Ucrania, que envió como jefe de la delegación negociadora al ministro de Defensa, Oleksiy Reznikov, que llegó a bordo de un helicóptero polaco, exige la retirada total de Rusia y la restauración territorial de Ucrania. Moscú, que envió al exministro de Cultura Vladímir Medinsky, exige que se tengan en cuenta “incondicionalmente” sus demandas de seguridad, según le comunicó Putin al presidente francés, Emmanuel Macron, este lunes en una conversación de 90 minutos, afirmó el Kremlin. Rusia exige el reconocimiento de Crimea —que Moscú se anexionó en 2014 con un referéndum considerado ilegal por la comunidad internacional— como territorio ruso y que Ucrania adopte el estatus de país neutral, lo que implicaría abandonar sus perspectivas de acceso a la OTAN en el futuro.

Las negociaciones son las primeras desde que Putin lanzó el mayor ataque contra un país europeo desde la Segunda Guerra Mundial. Las perspectivas, sin embargo, sumando las exigencias de Rusia de que el Gobierno de Zelenski renuncie, no tienen buen color.

El ministro de Defensa del Reino Unido ha advertido de que Rusia tiene preparadas largas columnas de blindados y vehículos con logística a pocos kilómetros de la frontera y listos para sumarse a la ofensiva y apoyar a sus tropas sobre el terreno. Putin tiene la mayor parte de sus fuerzas terrestres a más de 30 kilómetros al norte de Kiev, que sigue estando en la mira de Moscú, que quiere extremar la ofensiva contra la capital, de 2,8 millones de habitantes, para forzar a Zelenski a capitular.

Tras cinco días de dura ofensiva, Rusia no ha logrado hacerse con ninguna ciudad importante, pero sí ha hecho importantes avances en el flanco sur. Las fuerzas de Putin han capturado la ciudad de Berdiansk, en el Mar de Azov, según ha confirmado el Gobierno ucranio. Además, está agudizando los ataques contra Mariupol, una geoestratégica ciudad del sur. Su captura puede facilitar a Putin la construcción de un corredor entre la península ucrania de Crimea y la región del Donbás, un proyecto que desde la anexión ilegal de Crimea el Kremlin siempre ha deseado. Ahora podría elevar sus aspiraciones y ampliarlo para controlar toda la costa del mar Negro, incluida la ciudad de Odesa. Además, Moscú ha vuelto a lanzar ataques contra infraestructuras críticas —aeropuertos, sistema de defensa aérea, gasoducto y oleoductos—, en un intento de hundir la línea de flotación ucrania.

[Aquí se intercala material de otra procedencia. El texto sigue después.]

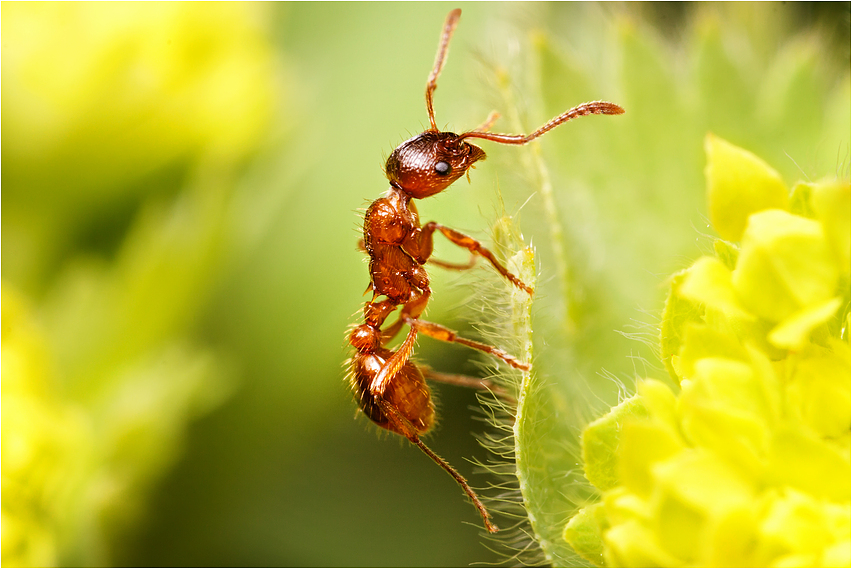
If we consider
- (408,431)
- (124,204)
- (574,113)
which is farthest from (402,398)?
(124,204)

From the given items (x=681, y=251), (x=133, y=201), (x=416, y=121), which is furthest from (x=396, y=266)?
(x=133, y=201)

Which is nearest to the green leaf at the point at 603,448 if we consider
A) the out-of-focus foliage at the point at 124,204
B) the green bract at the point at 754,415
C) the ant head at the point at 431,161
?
the green bract at the point at 754,415

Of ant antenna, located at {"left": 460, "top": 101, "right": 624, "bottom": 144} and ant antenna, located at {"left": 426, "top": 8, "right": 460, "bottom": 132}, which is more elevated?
ant antenna, located at {"left": 426, "top": 8, "right": 460, "bottom": 132}

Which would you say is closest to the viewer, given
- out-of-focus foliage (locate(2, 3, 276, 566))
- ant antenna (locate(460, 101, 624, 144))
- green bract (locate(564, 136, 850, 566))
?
green bract (locate(564, 136, 850, 566))

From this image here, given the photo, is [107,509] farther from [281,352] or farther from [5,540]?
[281,352]

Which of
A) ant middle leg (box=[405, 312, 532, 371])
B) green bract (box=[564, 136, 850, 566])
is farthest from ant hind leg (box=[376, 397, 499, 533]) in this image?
green bract (box=[564, 136, 850, 566])

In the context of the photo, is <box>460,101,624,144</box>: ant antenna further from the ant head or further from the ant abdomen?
the ant abdomen

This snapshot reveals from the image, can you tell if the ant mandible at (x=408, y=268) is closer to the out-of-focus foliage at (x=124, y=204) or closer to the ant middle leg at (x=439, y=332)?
the ant middle leg at (x=439, y=332)
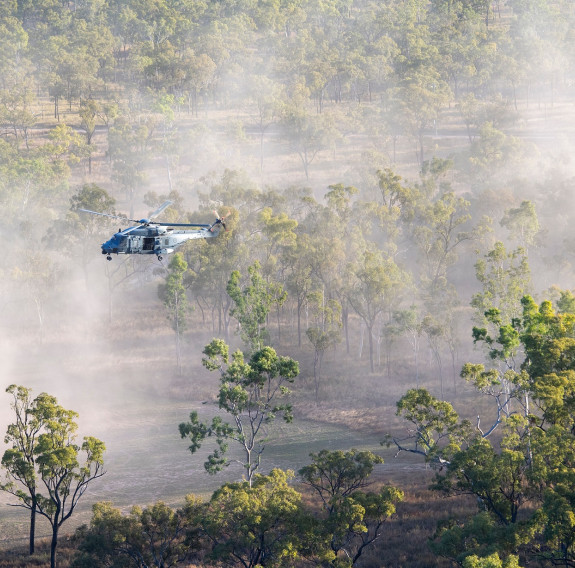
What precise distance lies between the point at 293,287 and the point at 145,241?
39430 millimetres

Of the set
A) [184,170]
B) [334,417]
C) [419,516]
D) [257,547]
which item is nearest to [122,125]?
[184,170]

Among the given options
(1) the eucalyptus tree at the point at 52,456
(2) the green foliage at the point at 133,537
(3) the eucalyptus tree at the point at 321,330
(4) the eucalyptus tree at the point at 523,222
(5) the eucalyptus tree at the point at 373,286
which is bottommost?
(2) the green foliage at the point at 133,537

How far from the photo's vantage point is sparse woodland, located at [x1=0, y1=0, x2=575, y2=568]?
37.9 m

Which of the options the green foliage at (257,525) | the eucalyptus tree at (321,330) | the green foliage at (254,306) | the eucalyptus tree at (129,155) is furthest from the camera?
the eucalyptus tree at (129,155)

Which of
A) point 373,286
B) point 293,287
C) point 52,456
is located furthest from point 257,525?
point 293,287

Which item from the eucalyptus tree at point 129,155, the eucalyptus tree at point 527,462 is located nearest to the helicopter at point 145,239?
the eucalyptus tree at point 527,462

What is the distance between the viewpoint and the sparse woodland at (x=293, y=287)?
124 ft

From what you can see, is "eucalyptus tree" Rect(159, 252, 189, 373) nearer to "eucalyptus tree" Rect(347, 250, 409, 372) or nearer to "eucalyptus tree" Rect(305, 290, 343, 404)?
"eucalyptus tree" Rect(305, 290, 343, 404)

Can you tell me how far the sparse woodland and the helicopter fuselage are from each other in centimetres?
633

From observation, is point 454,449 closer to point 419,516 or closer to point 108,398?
point 419,516

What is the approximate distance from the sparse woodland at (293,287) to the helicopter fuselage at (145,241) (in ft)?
20.8

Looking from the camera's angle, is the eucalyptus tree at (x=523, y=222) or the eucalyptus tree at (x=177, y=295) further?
the eucalyptus tree at (x=523, y=222)

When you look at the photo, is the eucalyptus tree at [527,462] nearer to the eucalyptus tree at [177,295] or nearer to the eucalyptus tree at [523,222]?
the eucalyptus tree at [523,222]

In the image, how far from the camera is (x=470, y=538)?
117ft
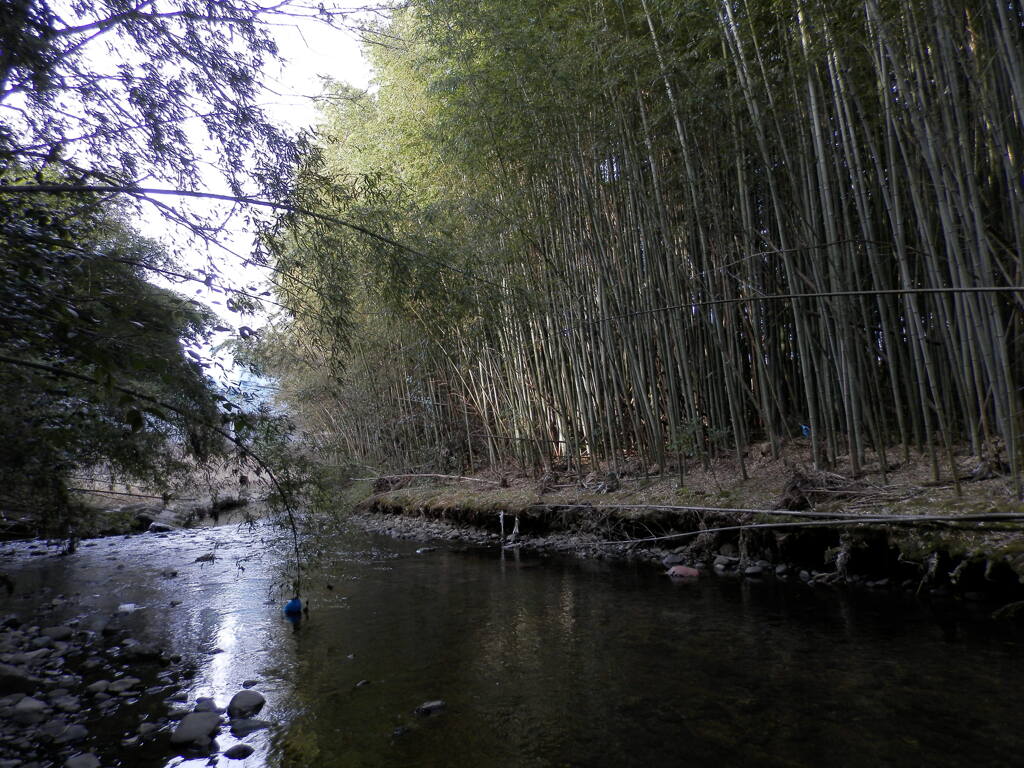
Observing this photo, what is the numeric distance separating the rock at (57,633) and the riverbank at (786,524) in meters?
3.37

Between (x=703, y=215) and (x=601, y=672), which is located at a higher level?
(x=703, y=215)

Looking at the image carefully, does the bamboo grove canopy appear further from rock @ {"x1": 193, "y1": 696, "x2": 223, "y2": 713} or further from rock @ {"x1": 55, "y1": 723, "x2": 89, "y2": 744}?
rock @ {"x1": 55, "y1": 723, "x2": 89, "y2": 744}

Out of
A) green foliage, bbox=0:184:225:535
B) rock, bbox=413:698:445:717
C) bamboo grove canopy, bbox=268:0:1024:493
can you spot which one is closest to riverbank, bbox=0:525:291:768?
rock, bbox=413:698:445:717

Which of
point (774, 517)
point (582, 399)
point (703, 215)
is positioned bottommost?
point (774, 517)

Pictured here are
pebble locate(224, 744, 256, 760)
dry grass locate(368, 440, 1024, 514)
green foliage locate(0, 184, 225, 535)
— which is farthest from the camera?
dry grass locate(368, 440, 1024, 514)

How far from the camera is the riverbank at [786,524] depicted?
2.88 metres

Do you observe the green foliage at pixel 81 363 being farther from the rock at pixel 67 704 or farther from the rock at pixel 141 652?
the rock at pixel 67 704

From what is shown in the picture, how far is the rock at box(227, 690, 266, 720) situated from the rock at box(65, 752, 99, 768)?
44 cm

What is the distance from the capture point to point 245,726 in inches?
86.9

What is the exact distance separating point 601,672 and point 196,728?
1549mm

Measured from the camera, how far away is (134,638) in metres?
3.46

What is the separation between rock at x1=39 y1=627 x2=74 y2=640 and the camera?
3451 millimetres

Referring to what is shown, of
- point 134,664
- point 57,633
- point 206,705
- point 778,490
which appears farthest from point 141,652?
point 778,490

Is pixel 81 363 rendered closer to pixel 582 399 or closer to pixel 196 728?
pixel 196 728
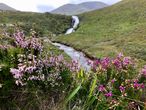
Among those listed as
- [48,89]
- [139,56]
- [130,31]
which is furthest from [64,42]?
[48,89]

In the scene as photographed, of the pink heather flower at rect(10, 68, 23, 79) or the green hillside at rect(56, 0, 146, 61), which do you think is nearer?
the pink heather flower at rect(10, 68, 23, 79)

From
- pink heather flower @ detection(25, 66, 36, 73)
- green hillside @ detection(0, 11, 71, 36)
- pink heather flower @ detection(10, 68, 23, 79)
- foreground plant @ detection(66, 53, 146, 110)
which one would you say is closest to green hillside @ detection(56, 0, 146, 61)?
green hillside @ detection(0, 11, 71, 36)

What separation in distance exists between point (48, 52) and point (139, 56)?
1963 cm

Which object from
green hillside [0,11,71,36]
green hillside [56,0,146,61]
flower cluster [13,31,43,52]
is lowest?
green hillside [0,11,71,36]

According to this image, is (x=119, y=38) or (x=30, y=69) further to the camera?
(x=119, y=38)

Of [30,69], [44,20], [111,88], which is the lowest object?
[44,20]

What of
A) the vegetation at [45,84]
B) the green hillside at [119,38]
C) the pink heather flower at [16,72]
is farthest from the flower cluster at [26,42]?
the green hillside at [119,38]

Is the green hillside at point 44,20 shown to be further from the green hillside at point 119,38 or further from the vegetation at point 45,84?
the vegetation at point 45,84

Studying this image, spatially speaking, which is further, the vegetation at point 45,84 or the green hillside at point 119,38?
the green hillside at point 119,38

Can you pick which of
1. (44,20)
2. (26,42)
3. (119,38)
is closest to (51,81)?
(26,42)

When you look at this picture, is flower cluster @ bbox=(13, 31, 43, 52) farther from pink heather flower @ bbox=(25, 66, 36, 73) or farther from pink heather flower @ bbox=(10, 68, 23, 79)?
pink heather flower @ bbox=(10, 68, 23, 79)

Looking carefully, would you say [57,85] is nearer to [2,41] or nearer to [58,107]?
[58,107]

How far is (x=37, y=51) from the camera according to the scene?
930cm

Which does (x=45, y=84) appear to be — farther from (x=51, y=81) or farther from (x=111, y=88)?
(x=111, y=88)
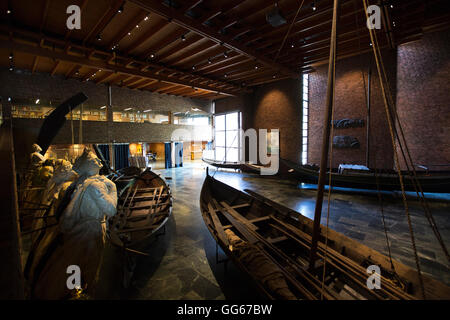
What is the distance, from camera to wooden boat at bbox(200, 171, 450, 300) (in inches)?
78.0

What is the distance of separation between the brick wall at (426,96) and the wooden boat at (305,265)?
23.1ft

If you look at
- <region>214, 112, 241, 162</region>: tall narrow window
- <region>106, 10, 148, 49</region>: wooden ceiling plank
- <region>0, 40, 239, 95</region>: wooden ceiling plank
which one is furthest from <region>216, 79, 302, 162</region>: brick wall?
<region>106, 10, 148, 49</region>: wooden ceiling plank

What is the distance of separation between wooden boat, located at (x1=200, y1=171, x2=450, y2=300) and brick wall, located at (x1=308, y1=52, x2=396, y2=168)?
6.29m

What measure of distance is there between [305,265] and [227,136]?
38.4 ft

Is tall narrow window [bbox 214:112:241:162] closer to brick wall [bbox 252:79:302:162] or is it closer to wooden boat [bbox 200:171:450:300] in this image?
brick wall [bbox 252:79:302:162]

Durante la jornada, Putin ha cambiado de jugada y se ha aplicado en bombardear zonas civiles. En Járkov, dos barrios residenciales han sufrido duros ataques de lanzamisiles. La cifra de muertos, ha advertido el gobernador de Járkov, Oleh Synehubov, puede elevarse porque la intensidad y la continuidad de los bombardeos está complicando que los equipos de rescate y primeros auxilios lleguen a la zona afectada. “Lo que está pasando aquí es un crimen de guerra”, dijo.